Extra early, extra large blooms are the feature of this award winning sweet pea, 'Mammoth Mix' is an excellent choice for early spring colour and the best strain for producing early cut flowers. The plants are early to flower, heat tolerant and produce well into summer.
The vigorous plants have long, strong stems which bear plenty of large fragrant blossoms. The Mammoth Mix contains a selection of stunning shades of crimson, lavender, salmon, deep rose, navy blue, rose pink, and salmon pink, these climbers will be perfect for that first sweet pea bouquet.
The Mammoth Series belongs to a type of sweet pea called an 'Early Multiflora Gigantea'. These varieties of sweet pea were developed before the Spencer’s variety and are popular with commercial cut flower growers, as they produce very large and good-quality flowers borne on long stems.
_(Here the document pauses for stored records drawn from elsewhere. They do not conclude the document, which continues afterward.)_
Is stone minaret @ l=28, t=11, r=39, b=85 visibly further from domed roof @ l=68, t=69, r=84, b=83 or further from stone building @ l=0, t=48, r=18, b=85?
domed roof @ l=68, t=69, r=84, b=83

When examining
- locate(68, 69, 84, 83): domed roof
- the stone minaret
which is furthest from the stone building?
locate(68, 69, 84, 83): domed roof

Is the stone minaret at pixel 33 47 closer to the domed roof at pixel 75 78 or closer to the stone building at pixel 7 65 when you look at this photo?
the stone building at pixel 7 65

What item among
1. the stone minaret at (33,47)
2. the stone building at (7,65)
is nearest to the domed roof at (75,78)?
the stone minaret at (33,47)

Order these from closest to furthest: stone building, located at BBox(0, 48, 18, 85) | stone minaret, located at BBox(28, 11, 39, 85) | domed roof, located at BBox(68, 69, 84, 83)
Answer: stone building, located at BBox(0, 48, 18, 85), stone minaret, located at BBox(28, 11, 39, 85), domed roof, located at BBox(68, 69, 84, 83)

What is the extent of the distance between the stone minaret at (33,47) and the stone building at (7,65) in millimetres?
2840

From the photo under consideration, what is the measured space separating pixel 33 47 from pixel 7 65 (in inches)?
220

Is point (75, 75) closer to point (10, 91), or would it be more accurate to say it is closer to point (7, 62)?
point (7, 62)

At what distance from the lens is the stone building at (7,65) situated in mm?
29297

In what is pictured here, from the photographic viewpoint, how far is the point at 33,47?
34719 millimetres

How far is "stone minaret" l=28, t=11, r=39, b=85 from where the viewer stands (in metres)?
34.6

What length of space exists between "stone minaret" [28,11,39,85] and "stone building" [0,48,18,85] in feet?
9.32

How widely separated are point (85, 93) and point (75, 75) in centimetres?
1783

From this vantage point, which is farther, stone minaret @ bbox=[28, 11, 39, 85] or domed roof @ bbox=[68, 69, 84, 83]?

The most popular series is the Mammoth Series, which is marked by the longest stems, and a very large flower. This series is also known for great uniformity in the flowering time across different floral colours.
If you have never seen this kind of sweet pea on long stems before, and don’t quite understand what all the fuss is all about…they are marvellous … guaranteed to make you fall completely in love with them.
Sweet peas seeds can be sown indoors in late autumn to early winter into rootrainers or long thin pots. They can also be sown indoors in spring, March to April. Plant out in April to May. Sweet pea seeds can also be sown directly where they are to flower in spring.
If you have a reliable source of John Innes seed compost, or for spring sowing John Innes No 1 potting compost, these will be eminently satisfactory for sweet peas. J.I. Nos 2 & 3 are too strong for sweet peas and should be avoided.
Germination of sweet pea seed is often quicker and more uniform if the seeds are soaked in water for 24 hours prior to sowing. This also enables you to identify any seeds with hard coats, which fail to swell during this period. These should have the seed coat nicked with a small file to enable them to take up water.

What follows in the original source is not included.